# TASK TO COMPLETE
For this exercise, repeat all of the material verbatim apart from its images.

(Saved data entries)
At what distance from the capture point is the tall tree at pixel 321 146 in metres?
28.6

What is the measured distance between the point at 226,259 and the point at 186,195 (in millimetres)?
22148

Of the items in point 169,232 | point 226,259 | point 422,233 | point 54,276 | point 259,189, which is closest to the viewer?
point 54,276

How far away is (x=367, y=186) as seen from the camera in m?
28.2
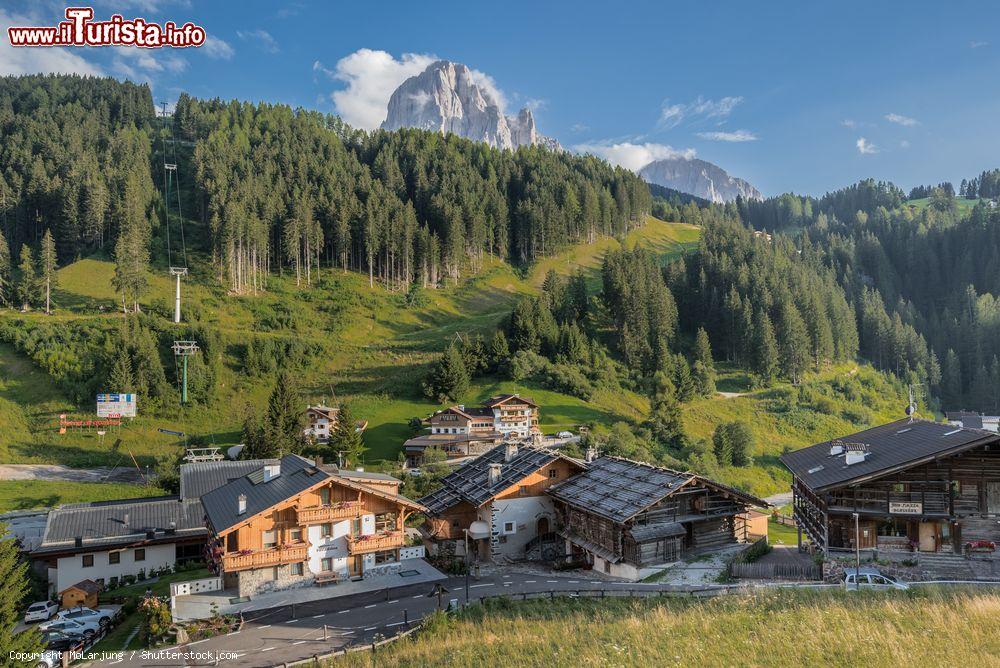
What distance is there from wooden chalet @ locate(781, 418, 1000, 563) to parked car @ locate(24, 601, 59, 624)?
41.5m

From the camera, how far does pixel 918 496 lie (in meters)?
31.3

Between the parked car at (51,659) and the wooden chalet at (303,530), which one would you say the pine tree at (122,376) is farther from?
the parked car at (51,659)

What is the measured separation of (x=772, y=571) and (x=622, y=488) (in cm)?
987

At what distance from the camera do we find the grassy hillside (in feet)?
232

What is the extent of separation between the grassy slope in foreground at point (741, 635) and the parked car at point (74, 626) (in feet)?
50.7

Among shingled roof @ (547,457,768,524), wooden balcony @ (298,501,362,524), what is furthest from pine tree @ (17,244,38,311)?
shingled roof @ (547,457,768,524)

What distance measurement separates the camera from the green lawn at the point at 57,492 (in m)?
55.2

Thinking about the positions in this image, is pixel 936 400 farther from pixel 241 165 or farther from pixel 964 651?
pixel 241 165

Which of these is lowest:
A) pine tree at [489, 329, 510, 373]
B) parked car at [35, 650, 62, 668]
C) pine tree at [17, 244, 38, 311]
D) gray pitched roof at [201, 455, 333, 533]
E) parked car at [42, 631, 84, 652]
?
parked car at [42, 631, 84, 652]

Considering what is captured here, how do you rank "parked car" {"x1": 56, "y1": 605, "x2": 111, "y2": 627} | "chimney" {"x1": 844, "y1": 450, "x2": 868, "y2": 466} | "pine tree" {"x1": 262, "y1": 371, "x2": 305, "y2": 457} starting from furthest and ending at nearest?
"pine tree" {"x1": 262, "y1": 371, "x2": 305, "y2": 457}, "chimney" {"x1": 844, "y1": 450, "x2": 868, "y2": 466}, "parked car" {"x1": 56, "y1": 605, "x2": 111, "y2": 627}

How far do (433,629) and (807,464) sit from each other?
25.6 meters

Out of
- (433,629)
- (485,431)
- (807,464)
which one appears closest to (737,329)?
(485,431)

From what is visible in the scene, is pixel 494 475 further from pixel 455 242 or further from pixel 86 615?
pixel 455 242

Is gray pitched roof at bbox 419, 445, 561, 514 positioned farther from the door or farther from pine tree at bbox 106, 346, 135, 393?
pine tree at bbox 106, 346, 135, 393
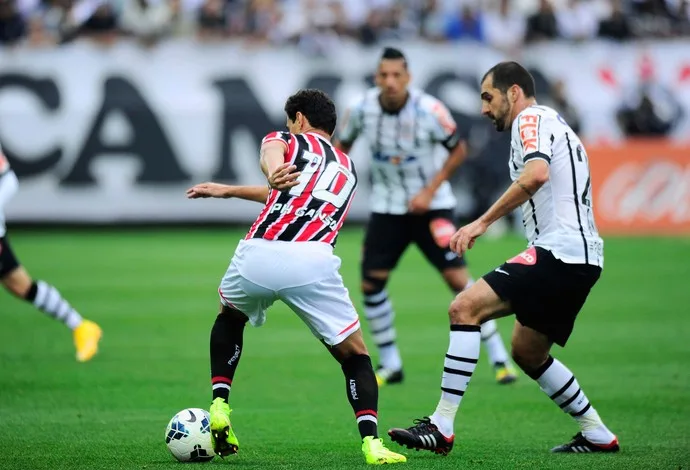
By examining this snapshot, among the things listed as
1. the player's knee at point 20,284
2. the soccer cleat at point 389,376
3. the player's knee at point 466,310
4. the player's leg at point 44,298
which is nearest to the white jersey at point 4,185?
the player's leg at point 44,298

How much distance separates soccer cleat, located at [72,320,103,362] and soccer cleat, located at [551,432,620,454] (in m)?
5.44

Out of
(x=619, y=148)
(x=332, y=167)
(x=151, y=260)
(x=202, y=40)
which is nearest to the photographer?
(x=332, y=167)

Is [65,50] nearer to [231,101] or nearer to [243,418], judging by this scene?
[231,101]

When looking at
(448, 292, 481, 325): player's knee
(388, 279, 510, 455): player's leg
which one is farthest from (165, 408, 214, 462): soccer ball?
(448, 292, 481, 325): player's knee

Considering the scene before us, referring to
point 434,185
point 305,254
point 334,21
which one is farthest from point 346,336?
point 334,21

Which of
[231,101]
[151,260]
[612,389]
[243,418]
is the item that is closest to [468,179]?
[231,101]

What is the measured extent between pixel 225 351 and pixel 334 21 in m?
19.5

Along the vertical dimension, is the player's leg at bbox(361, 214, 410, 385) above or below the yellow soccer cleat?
above

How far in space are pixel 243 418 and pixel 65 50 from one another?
1742 cm

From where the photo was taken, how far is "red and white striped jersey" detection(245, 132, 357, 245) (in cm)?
749

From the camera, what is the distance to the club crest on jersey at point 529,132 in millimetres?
7688

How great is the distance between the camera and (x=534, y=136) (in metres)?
7.73

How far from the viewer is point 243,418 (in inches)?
366

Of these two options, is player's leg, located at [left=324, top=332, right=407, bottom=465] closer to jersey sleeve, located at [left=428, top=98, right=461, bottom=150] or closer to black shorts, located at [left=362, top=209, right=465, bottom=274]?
black shorts, located at [left=362, top=209, right=465, bottom=274]
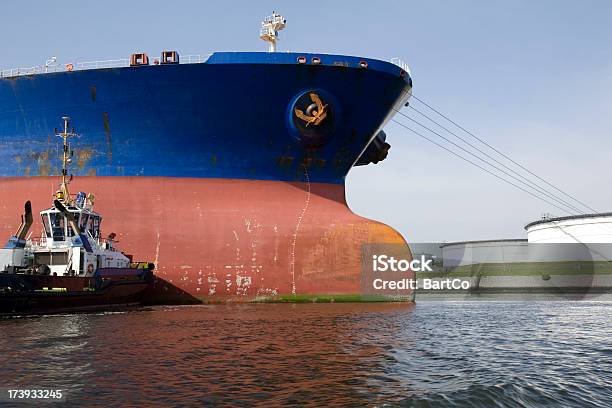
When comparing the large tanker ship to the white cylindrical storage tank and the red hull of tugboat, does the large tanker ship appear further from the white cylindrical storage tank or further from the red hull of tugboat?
the white cylindrical storage tank

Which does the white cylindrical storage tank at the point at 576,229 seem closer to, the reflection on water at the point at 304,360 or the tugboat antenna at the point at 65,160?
the reflection on water at the point at 304,360

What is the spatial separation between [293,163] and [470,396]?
15.3 meters

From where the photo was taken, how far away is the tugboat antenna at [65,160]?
701 inches

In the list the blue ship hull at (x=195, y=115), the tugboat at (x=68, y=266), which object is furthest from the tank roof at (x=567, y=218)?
Result: the tugboat at (x=68, y=266)

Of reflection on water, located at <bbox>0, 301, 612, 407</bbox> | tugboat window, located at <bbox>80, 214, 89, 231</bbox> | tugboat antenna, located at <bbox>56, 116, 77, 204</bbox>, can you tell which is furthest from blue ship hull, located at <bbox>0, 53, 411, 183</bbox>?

# EXPECTED ANSWER
At what distance from the capture point is the tall tree at pixel 321 146 in metres?
28.6

What is the measured distance between the point at 226,259 and the point at 186,195 (in millimetres)?
22148

Of the items in point 169,232 | point 226,259 | point 422,233 | point 54,276 | point 259,189, which is closest to the viewer?
point 54,276

How far away is (x=367, y=186) as seen from the camera in m?
28.2
What distance is there from wooden chalet @ locate(781, 418, 1000, 563) to parked car @ locate(24, 601, 59, 624)?
41.5m

From the camera, how far does pixel 918 496 lie (in meters)?
31.3

Between the parked car at (51,659) and the wooden chalet at (303,530), which one would you say the pine tree at (122,376) is farther from?
the parked car at (51,659)

What is the measured separation of (x=772, y=571) and (x=622, y=488) (in cm)?
987

At what distance from the camera do we find the grassy hillside (in feet)?
232

What is the extent of separation between the grassy slope in foreground at point (741, 635) and the parked car at point (74, 626) (in feet)?
50.7

Among shingled roof @ (547,457,768,524), wooden balcony @ (298,501,362,524), what is furthest from pine tree @ (17,244,38,311)?
shingled roof @ (547,457,768,524)

What distance measurement separates the camera from the green lawn at the point at 57,492 (in m)?
55.2

Thinking about the positions in this image, is pixel 936 400 farther from pixel 241 165 or farther from pixel 964 651?
pixel 241 165

Which of these is lowest:
A) pine tree at [489, 329, 510, 373]
B) parked car at [35, 650, 62, 668]
C) pine tree at [17, 244, 38, 311]
D) gray pitched roof at [201, 455, 333, 533]
E) parked car at [42, 631, 84, 652]
?
parked car at [42, 631, 84, 652]

Considering what is captured here, how do you rank "parked car" {"x1": 56, "y1": 605, "x2": 111, "y2": 627} | "chimney" {"x1": 844, "y1": 450, "x2": 868, "y2": 466} | "pine tree" {"x1": 262, "y1": 371, "x2": 305, "y2": 457} starting from furthest and ending at nearest?
"pine tree" {"x1": 262, "y1": 371, "x2": 305, "y2": 457}, "chimney" {"x1": 844, "y1": 450, "x2": 868, "y2": 466}, "parked car" {"x1": 56, "y1": 605, "x2": 111, "y2": 627}

How far do (433,629) and (807,464) sit from each other?
25.6 meters

Out of
- (433,629)
- (485,431)
- (807,464)
which one appears closest to (737,329)?
(485,431)

From what is visible in the scene, is pixel 494 475 further from pixel 455 242 or further from pixel 86 615?
pixel 455 242

Is gray pitched roof at bbox 419, 445, 561, 514 positioned farther from the door or farther from pine tree at bbox 106, 346, 135, 393?
pine tree at bbox 106, 346, 135, 393
By examining this snapshot, among the things listed as
1. the player's knee at point 20,284
2. the soccer cleat at point 389,376
3. the player's knee at point 466,310
4. the player's leg at point 44,298
which is nearest to the white jersey at point 4,185?
the player's leg at point 44,298

How much distance separates soccer cleat, located at [72,320,103,362] and soccer cleat, located at [551,432,620,454] (in m)?
5.44

Out of
(x=619, y=148)
(x=332, y=167)
(x=151, y=260)
(x=202, y=40)
which is nearest to the photographer?
(x=332, y=167)

Is [65,50] nearer to [231,101] or nearer to [243,418], judging by this scene?
[231,101]

When looking at
(448, 292, 481, 325): player's knee
(388, 279, 510, 455): player's leg
which one is farthest from (165, 408, 214, 462): soccer ball?
(448, 292, 481, 325): player's knee

Considering the scene before us, referring to
point 434,185
point 305,254
point 334,21
which one is farthest from point 346,336?
point 334,21

Which of
[231,101]
[151,260]
[612,389]
[243,418]
is the item that is closest to [468,179]?
[231,101]

What is the measured extent between pixel 225 351 and pixel 334 21 in m?
19.5

Along the vertical dimension, is the player's leg at bbox(361, 214, 410, 385) above or below the yellow soccer cleat?
above

How far in space are pixel 243 418 and pixel 65 50 from one another?
1742 cm

From where the photo was taken, how far is "red and white striped jersey" detection(245, 132, 357, 245) (in cm)?
749

From the camera, what is the distance to the club crest on jersey at point 529,132 in millimetres?
7688

How great is the distance between the camera and (x=534, y=136) (in metres)?
7.73

How far from the viewer is point 243,418 (in inches)?
366

Of these two options, is player's leg, located at [left=324, top=332, right=407, bottom=465] closer to jersey sleeve, located at [left=428, top=98, right=461, bottom=150] or closer to black shorts, located at [left=362, top=209, right=465, bottom=274]?
black shorts, located at [left=362, top=209, right=465, bottom=274]
When comparing the large tanker ship to the white cylindrical storage tank and the red hull of tugboat, does the large tanker ship appear further from the white cylindrical storage tank or further from the red hull of tugboat?
the white cylindrical storage tank

Which does the white cylindrical storage tank at the point at 576,229 seem closer to, the reflection on water at the point at 304,360 or the tugboat antenna at the point at 65,160?
the reflection on water at the point at 304,360

What is the spatial separation between [293,163] and [470,396]?
15.3 meters

From where the photo was taken, how far away is the tugboat antenna at [65,160]?
701 inches

In the list the blue ship hull at (x=195, y=115), the tugboat at (x=68, y=266), which object is furthest from the tank roof at (x=567, y=218)?
Result: the tugboat at (x=68, y=266)

Of reflection on water, located at <bbox>0, 301, 612, 407</bbox> | tugboat window, located at <bbox>80, 214, 89, 231</bbox> | tugboat antenna, located at <bbox>56, 116, 77, 204</bbox>, can you tell which is furthest from blue ship hull, located at <bbox>0, 53, 411, 183</bbox>?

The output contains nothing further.